There were 538 households, of which 33.3% had children under the age of 18 living with them, 45.0% were married couples living together, 13.8% had a female householder with no husband present, 5.0% had a male householder with no wife present, and 36.2% were non-families. 31.8% of all households were made up of individuals, and 13.9% had someone living alone who was 65 years of age or older. The average household size was 2.39 and the average family size was 2.97.

The median age in the city was 37.4 years. 26% of residents were under the age of 18; 8.4% were between the ages of 18 and 24; 24% were from 25 to 44; 25.6% were from 45 to 64; and 16.2% were 65 years of age or older. The gender makeup of the city was 48.5% male and 51.5% female.

===2000 census===
As of the census of 2000, there were 1,385 people, 574 households, and 378 families residing in the city. The population density was 1,133.3 PD/sqmi. There were 646 housing units at an average density of 528.6 /sqmi. The racial makeup of the city was 96.46% White, 0.22% African American, 1.08% Native American, 0.22% from other races, and 2.02% from two or more races. Hispanic or Latino of any race were 1.01% of the population.

There were 574 households, out of which 33.3% had children under the age of 18 living with them, 48.4% were married couples living together, 12.5% had a female householder with no husband present, and 34.0% were non-families. 28.6% of all households were made up of individuals, and 12.9% had someone living alone who was 65 years of age or older. The average household size was 2.41 and the average family size was 2.96.

In the city the population was spread out, with 25.8% under the age of 18, 10.8% from 18 to 24, 28.2% from 25 to 44, 22.1% from 45 to 64, and 13.1% who were 65 years of age or older. The median age was 35 years. For every 100 females, there were 94.0 males. For every 100 females age 18 and over, there were 84.7 males.

The median income for a household in the city was $24,186, and the median income for a family was $34,219. Males had a median income of $23,429 versus $17,857 for females. The per capita income for the city was $12,310. About 18.3% of families and 20.6% of the population were below the poverty line, including 20.8% of those under age 18 and 29.5% of those age 65 or over.

==Education==
Pierce City R-VI School District operates one elementary school, one middle school, and Pierce City High School.

Pierce City has a public library, a branch of the Barry-Lawrence Regional Library.

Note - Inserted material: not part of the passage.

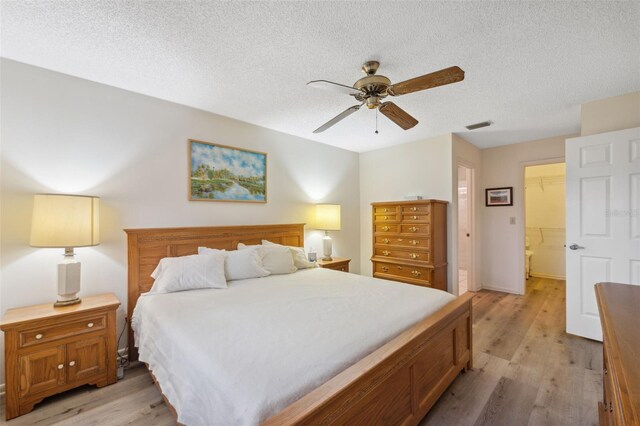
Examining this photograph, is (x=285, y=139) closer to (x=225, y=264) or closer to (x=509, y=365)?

St. Mary's Catholic Church was established in 1871 in Pierce City, Missouri. Today, the campus includes the church, school, gymnasium, cafeteria, and pavilion.
St. Mary's School was built in 1968. Today, the school includes preschool through 8th grade.

==Culture==
===Howdy Neighbor Days===
Annual fall festival, including vendors, games, rides, raffles, and a beer garden. Dubbed "The Biggest Little Festival in Southwest Missouri" in 2004 by the Missouri Fairs & Festivals Association. It has an annual attendance of approximately 10,000 people from the area and surrounding towns, counties, and states.

==Notable people==
- Theron C. Bennett - American pianist, ragtime composer, and music publisher.
- Jack Goodman - Missouri House Representative of the 132nd District, Assistant Majority Floor Leader, Senator 29th District, Chief Judge of the Missouri Southern Court of Appeals, Southern District.
- Martha Griffiths - 10-term U.S. House Representative, known as "the mother of the Equal Rights Amendment".
- John F. Williams - WWI First Lieutenant, WWII Major General, reporter and editor of the Kansas City Star, Joplin Globe and the St. Louis Star.
- Harold Bell Wright - American fiction, essays, and nonfiction writer. Author of The Shepherd of the Hills.

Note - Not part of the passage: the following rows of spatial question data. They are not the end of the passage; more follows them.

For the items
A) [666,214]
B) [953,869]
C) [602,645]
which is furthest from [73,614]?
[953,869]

==Representation in Media==
- A 2007 PBS documentary, Banished: American Ethnic Cleansing, featured the 1901 events in Pierce City and other expulsions of African Americans from Southwest Missouri and other regions.
- Kimberly Harper wrote a history, White Man's Heaven: The Lynching and Expulsion of Blacks in the Southern Ozarks, 1894-1909, University of Arkansas Press (2012), ISBN 1557289840 that explores these and related events.